I feel strongly that as a society we do not talk about menopause or understand the effect it has on the women going through it. This affects half the population and everyone can benefit from a clearer understanding of this time in a women’s life. During the preparation for this show I realised that I had never even discussed menopause with my own daughters! Our society seems to expect women to ‘suffer in silence’ and ‘be strong and carry on’ – and this thought perpetuates.

My work for this show came from real life events that I experienced recently:

  • ‘Heat Shield – 458 ’ 2018 – An armour-plated tunic made from the wrappers of HRT patches over the last two years, which took several weeks to sew.
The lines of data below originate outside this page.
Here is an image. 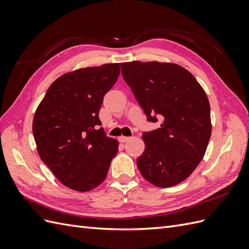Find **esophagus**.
Returning a JSON list of instances; mask_svg holds the SVG:
<instances>
[{"instance_id": "1", "label": "esophagus", "mask_w": 249, "mask_h": 249, "mask_svg": "<svg viewBox=\"0 0 249 249\" xmlns=\"http://www.w3.org/2000/svg\"><path fill=\"white\" fill-rule=\"evenodd\" d=\"M130 138L129 137H125V136H120L119 137V141L122 142V143H125V142H127Z\"/></svg>"}]
</instances>
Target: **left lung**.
<instances>
[{
    "mask_svg": "<svg viewBox=\"0 0 249 249\" xmlns=\"http://www.w3.org/2000/svg\"><path fill=\"white\" fill-rule=\"evenodd\" d=\"M122 75L149 122L160 128L143 133L144 152L137 166L147 182L171 187L186 179L202 160L212 133L208 96L196 78L173 63H121Z\"/></svg>",
    "mask_w": 249,
    "mask_h": 249,
    "instance_id": "left-lung-1",
    "label": "left lung"
}]
</instances>
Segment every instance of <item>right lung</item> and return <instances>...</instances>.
Returning <instances> with one entry per match:
<instances>
[{
    "label": "right lung",
    "mask_w": 249,
    "mask_h": 249,
    "mask_svg": "<svg viewBox=\"0 0 249 249\" xmlns=\"http://www.w3.org/2000/svg\"><path fill=\"white\" fill-rule=\"evenodd\" d=\"M120 64L80 68L49 87L33 120L37 152L59 181L77 192L102 184L118 140L105 134L98 118L105 94L114 86Z\"/></svg>",
    "instance_id": "1"
}]
</instances>
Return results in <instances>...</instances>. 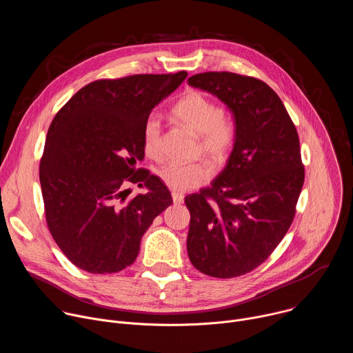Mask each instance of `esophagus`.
Returning <instances> with one entry per match:
<instances>
[{
	"label": "esophagus",
	"mask_w": 353,
	"mask_h": 353,
	"mask_svg": "<svg viewBox=\"0 0 353 353\" xmlns=\"http://www.w3.org/2000/svg\"><path fill=\"white\" fill-rule=\"evenodd\" d=\"M172 196H173V203L176 205H180L183 201H184V194L183 192H179V191H173L172 192Z\"/></svg>",
	"instance_id": "1"
}]
</instances>
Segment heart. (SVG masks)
I'll return each mask as SVG.
<instances>
[{
	"label": "heart",
	"instance_id": "heart-1",
	"mask_svg": "<svg viewBox=\"0 0 353 353\" xmlns=\"http://www.w3.org/2000/svg\"><path fill=\"white\" fill-rule=\"evenodd\" d=\"M173 116L190 131L198 135L201 149L215 162H223L233 150L237 137L236 121L214 100L198 90L185 93L173 106ZM142 148L146 157L161 159L162 123L158 114H150L142 128ZM212 176V168L205 161L170 162L159 170V177L174 191H187L205 183Z\"/></svg>",
	"mask_w": 353,
	"mask_h": 353
}]
</instances>
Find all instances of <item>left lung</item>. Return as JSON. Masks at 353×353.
<instances>
[{"label":"left lung","instance_id":"left-lung-1","mask_svg":"<svg viewBox=\"0 0 353 353\" xmlns=\"http://www.w3.org/2000/svg\"><path fill=\"white\" fill-rule=\"evenodd\" d=\"M230 109L237 137L211 187L185 196L191 214L187 253L214 278L261 265L290 228L305 181L296 127L279 96L261 79L234 72L188 78Z\"/></svg>","mask_w":353,"mask_h":353}]
</instances>
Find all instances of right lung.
Returning a JSON list of instances; mask_svg holds the SVG:
<instances>
[{
  "instance_id": "right-lung-1",
  "label": "right lung",
  "mask_w": 353,
  "mask_h": 353,
  "mask_svg": "<svg viewBox=\"0 0 353 353\" xmlns=\"http://www.w3.org/2000/svg\"><path fill=\"white\" fill-rule=\"evenodd\" d=\"M187 72L97 79L79 89L48 127L40 159L46 222L64 256L90 274L130 267L143 233L173 204L146 169L142 128ZM135 182L150 191L126 199Z\"/></svg>"
}]
</instances>
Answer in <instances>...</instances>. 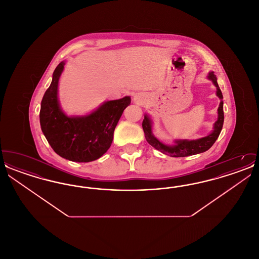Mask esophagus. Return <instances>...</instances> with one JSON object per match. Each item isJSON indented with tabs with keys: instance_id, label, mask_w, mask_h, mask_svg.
<instances>
[{
	"instance_id": "34e87169",
	"label": "esophagus",
	"mask_w": 259,
	"mask_h": 259,
	"mask_svg": "<svg viewBox=\"0 0 259 259\" xmlns=\"http://www.w3.org/2000/svg\"><path fill=\"white\" fill-rule=\"evenodd\" d=\"M134 101L137 104H143L145 102V95L142 93H137L134 95Z\"/></svg>"
}]
</instances>
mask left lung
<instances>
[{"label":"left lung","mask_w":259,"mask_h":259,"mask_svg":"<svg viewBox=\"0 0 259 259\" xmlns=\"http://www.w3.org/2000/svg\"><path fill=\"white\" fill-rule=\"evenodd\" d=\"M208 79H209L212 84L217 88V96L221 100L219 109H218V120L213 123L212 131L209 135L205 136L203 138L196 139V140H175L172 145H166L159 141L152 133V124L153 121L148 116V114L145 113V118L143 121V129L145 132V137L147 139L148 144L156 148L157 150L161 151L162 153L172 156V157H185L190 156L198 153L205 152L208 150L218 140L219 136L221 134L224 120V114H223V96H222V90L218 84L217 76L213 74V72H209L208 74Z\"/></svg>","instance_id":"left-lung-1"}]
</instances>
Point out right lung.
Listing matches in <instances>:
<instances>
[{"label":"right lung","mask_w":259,"mask_h":259,"mask_svg":"<svg viewBox=\"0 0 259 259\" xmlns=\"http://www.w3.org/2000/svg\"><path fill=\"white\" fill-rule=\"evenodd\" d=\"M65 64L62 61L54 70L52 81L41 100L40 128L50 147L63 158L74 162L96 160L111 147L113 131L131 98L106 101L85 115H68L58 99Z\"/></svg>","instance_id":"add662e5"}]
</instances>
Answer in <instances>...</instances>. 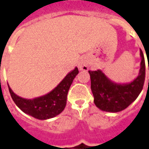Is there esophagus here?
<instances>
[{"mask_svg":"<svg viewBox=\"0 0 149 149\" xmlns=\"http://www.w3.org/2000/svg\"><path fill=\"white\" fill-rule=\"evenodd\" d=\"M78 68L80 70H84V71H86L88 69V61L85 60H81L78 63Z\"/></svg>","mask_w":149,"mask_h":149,"instance_id":"esophagus-1","label":"esophagus"}]
</instances>
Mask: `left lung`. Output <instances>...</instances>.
<instances>
[{
	"mask_svg": "<svg viewBox=\"0 0 149 149\" xmlns=\"http://www.w3.org/2000/svg\"><path fill=\"white\" fill-rule=\"evenodd\" d=\"M140 56L141 61L139 74L130 83H116L101 69L89 70L94 102L100 110L111 113L119 112L125 110L138 97L145 77V58L141 49H140Z\"/></svg>",
	"mask_w": 149,
	"mask_h": 149,
	"instance_id": "left-lung-1",
	"label": "left lung"
}]
</instances>
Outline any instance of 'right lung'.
<instances>
[{"mask_svg": "<svg viewBox=\"0 0 149 149\" xmlns=\"http://www.w3.org/2000/svg\"><path fill=\"white\" fill-rule=\"evenodd\" d=\"M79 73L77 67L69 72L56 88L49 93L35 99H24L15 94L8 85L11 96L16 106L25 114L39 120H47L61 114L66 106L67 94L72 81Z\"/></svg>", "mask_w": 149, "mask_h": 149, "instance_id": "add662e5", "label": "right lung"}]
</instances>
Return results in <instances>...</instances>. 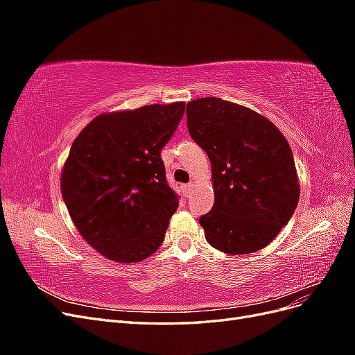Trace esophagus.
Wrapping results in <instances>:
<instances>
[{
  "mask_svg": "<svg viewBox=\"0 0 355 355\" xmlns=\"http://www.w3.org/2000/svg\"><path fill=\"white\" fill-rule=\"evenodd\" d=\"M192 189V184H187V185H182V191H184V196L188 197L189 192Z\"/></svg>",
  "mask_w": 355,
  "mask_h": 355,
  "instance_id": "1",
  "label": "esophagus"
}]
</instances>
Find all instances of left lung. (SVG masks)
Masks as SVG:
<instances>
[{"instance_id": "left-lung-1", "label": "left lung", "mask_w": 355, "mask_h": 355, "mask_svg": "<svg viewBox=\"0 0 355 355\" xmlns=\"http://www.w3.org/2000/svg\"><path fill=\"white\" fill-rule=\"evenodd\" d=\"M191 137L211 163L214 204L200 218L207 243L223 253H254L293 216L299 182L282 132L257 112L219 98L187 105Z\"/></svg>"}]
</instances>
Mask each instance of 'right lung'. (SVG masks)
I'll return each mask as SVG.
<instances>
[{
    "mask_svg": "<svg viewBox=\"0 0 355 355\" xmlns=\"http://www.w3.org/2000/svg\"><path fill=\"white\" fill-rule=\"evenodd\" d=\"M184 112L176 102L102 114L73 141L60 179L63 201L84 240L108 259L144 261L163 243L179 197L161 149Z\"/></svg>",
    "mask_w": 355,
    "mask_h": 355,
    "instance_id": "add662e5",
    "label": "right lung"
}]
</instances>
This represents every single patch I have used. HRT was a life saver for me, the hot flushes I experienced were intolerable.  See pictures here >>
  • ‘Yellow’ 2017 – Mixed media. I worked on this piece for many weeks before settling on this presentation. I started it the day I found out I had not even been given an interview for a job I was well qualified and able to do. The rejection was extremely painful (and came after other similar rejections) and so I felt completely invisible to the world of work once I turned 50.
  • ‘Red’ 2016 – Mixed media – making this work was therapeutic when I was experiencing some extreme symptoms of the menopause.
  • ‘Blue’ 2018 – Watercolour – I wrote this poem on a day in 2015 when I felt I had finally lost my mind.

The exhibition is on at Jack House Gallery, Old Portsmouth from 10th – 14th April 2018.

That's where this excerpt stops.